Барбара засмеялась звонко и весело. Клайв предостерегающе поднял руку:

— И не смейтесь так громко, а то этот городишко лопнет от зависти.

Девушка засмеялась еще громче, и он захохотал вместе с ней.

И потянулись дни за днями, одинаково похожие один на другой. В них присутствовала лишь работа, отбирающая все, до последней капли, силы. Барбара, приходя домой, валилась с ног и почти сразу же засыпала с папкой в руках. Но она любила свою работу, получала от нее огромное удовольствие.

И потом, ведь рядом с ней находился Макс. А впереди их ожидало только хорошее, счастливое будущее.

* * *

Элен вполне могла бы назвать себя счастливой. И имела бы на это полное право. Ей нравилось жить так, как она жила. С тех пор, как в ее жизни появились Льюис и Жак, Элен стало просто некогда скучать. Ей приходилось заботиться сразу о двоих мужчинах, и девушка делала это с радостью, неожиданно с большим изумлением открыв в себе способности домохозяйки. И неплохие, надо сказать, способности. С домашними хлопотами девушке удавалось справляться как нельзя лучше. Плюс ко всему, она поняла, что работа по дому доставляет ей удовольствие ничуть не меньшее, чем живопись. Словом, она была по-настоящему счастлива.

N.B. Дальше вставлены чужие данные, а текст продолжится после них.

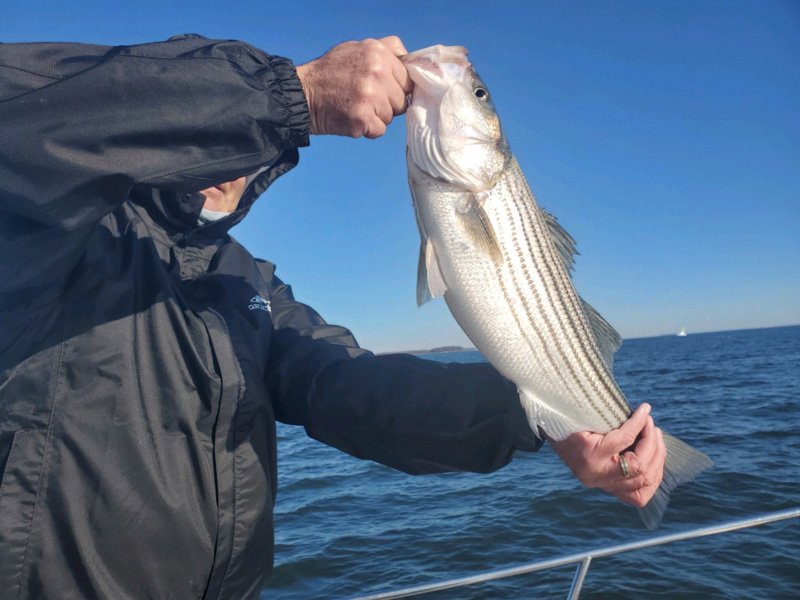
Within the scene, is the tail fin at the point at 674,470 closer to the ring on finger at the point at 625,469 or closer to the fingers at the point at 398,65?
the ring on finger at the point at 625,469

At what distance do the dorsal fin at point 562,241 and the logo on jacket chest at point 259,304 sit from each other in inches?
66.3

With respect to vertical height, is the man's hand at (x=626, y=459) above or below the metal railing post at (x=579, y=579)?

Льюис держал себя с мальчиком так, что общение между ними выглядело простым и естественным. Жак так привязался к нему, что даже хотел остаться пожить у своего нового друга, и его с трудом удалось отговорить от этого.

Согласился он лишь после того, как Льюис пообещал, что будет приезжать каждый день и гулять вместе с ним.

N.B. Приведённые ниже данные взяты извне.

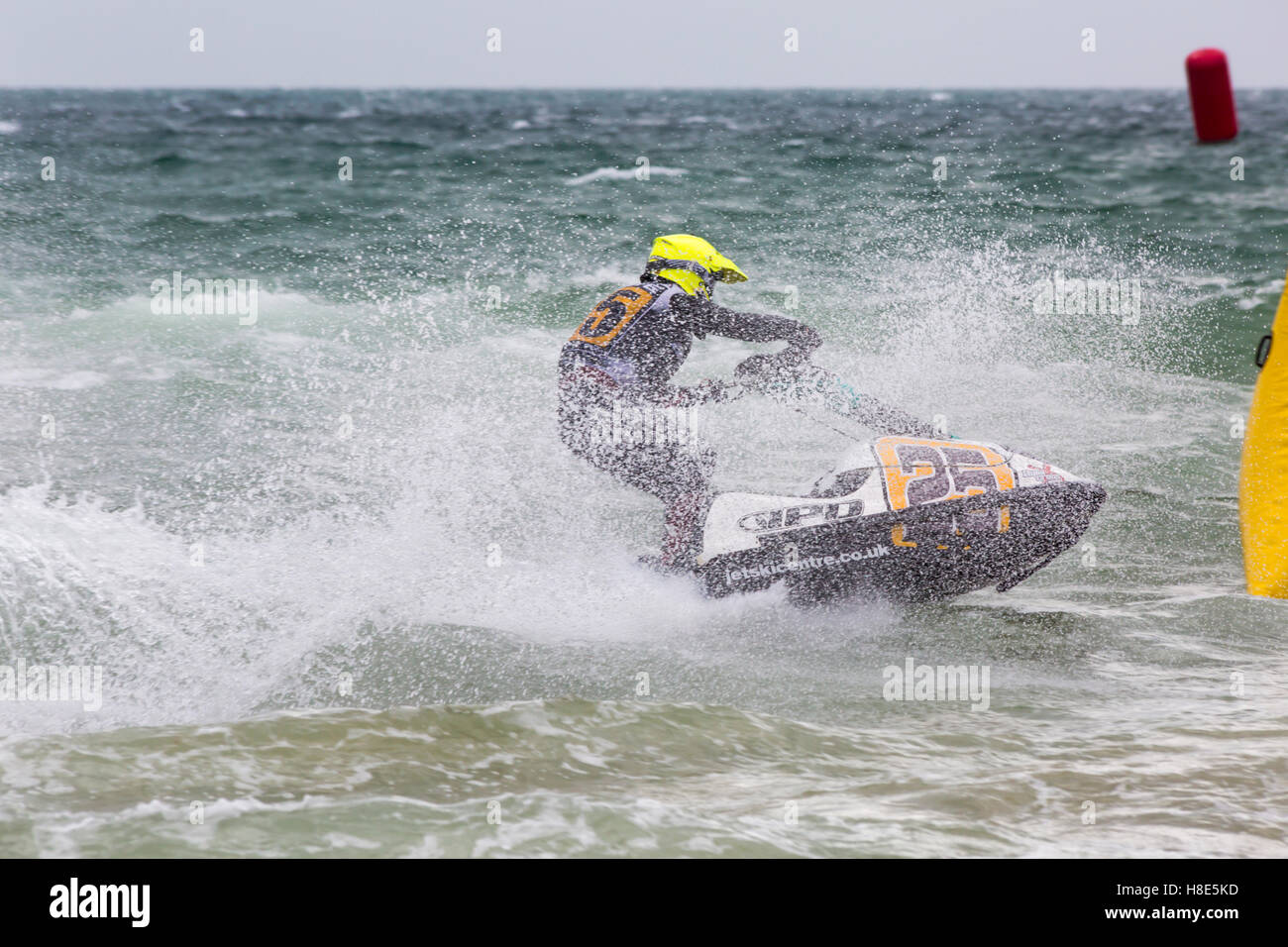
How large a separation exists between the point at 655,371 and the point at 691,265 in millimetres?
556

«Ничего удивительного, — подумала Элен однажды, наблюдая за тем, как мужчины с жаром отстаивают какие-то свои спортивные пристрастия. — У Жака ведь никогда не было друзей. Настоящих друзей. Хотя и ненастоящих не было тоже».

— У нас же с тобой очень много дел, Жак, — улыбаясь сказала она мальчугану. — Если ты помнишь, то перед отъездом я договорилась показать твои работы одному человеку, который в художественной школе учит детей рисовать. Он настоящий профессионал. Ты же хочешь учиться, правда?

— Еще как хочу, мадемуазель, — он кивнул с важным видом.

— Ну, вот видишь, значит, нам надо поехать и выбрать самые удачные твои работы, приготовиться. А Льюис завтра сам приедет к тебе.

Аргумент подействовал, и Элен удалось усадить паренька в машину. Однако предварительно Жак все же потребовал, чтобы Льюис лично пообещал ему приехать на следующий день. Льюис охотно дал слово, и мальчуган, вполне удовлетворенный этим, забрался на заднее сиденье. И машина, взревев мотором, укатила.

На следующий день, взяв с собой папку с рисунками, они отправились в художественную школу на Бентолла и решили пройтись пешком, так как идти было совсем недалеко — школа находилась лишь в нескольких кварталах от дома. Погода стояла великолепная и тоже располагала к прогулке. Белый шар солнца завис над крышами домов, заполняя улицы дрожащим теплом. От разогретого асфальта поднималось жаркое марево, заставляя мир извиваться в причудливом танце.

Жак внимательно наблюдал за этим триумфом полуденного зноя, постоянно вертел головой по сторонам, впитывая воображаемые фантастические картины искаженного города, и удивлял Элен своими очень точными и необычными замечаниями.

— Посмотрите, какое странное и интересное дерево, правда? По-моему, оно похоже на двух обнявшихся влюбленных.

Элен посмотрела в ту сторону, куда указывал Жак, и поразилась тому, насколько богатое у него воображение. В клубящихся волнах жаркого воздуха фигуры обнявшихся трепетали от охватившей их страсти.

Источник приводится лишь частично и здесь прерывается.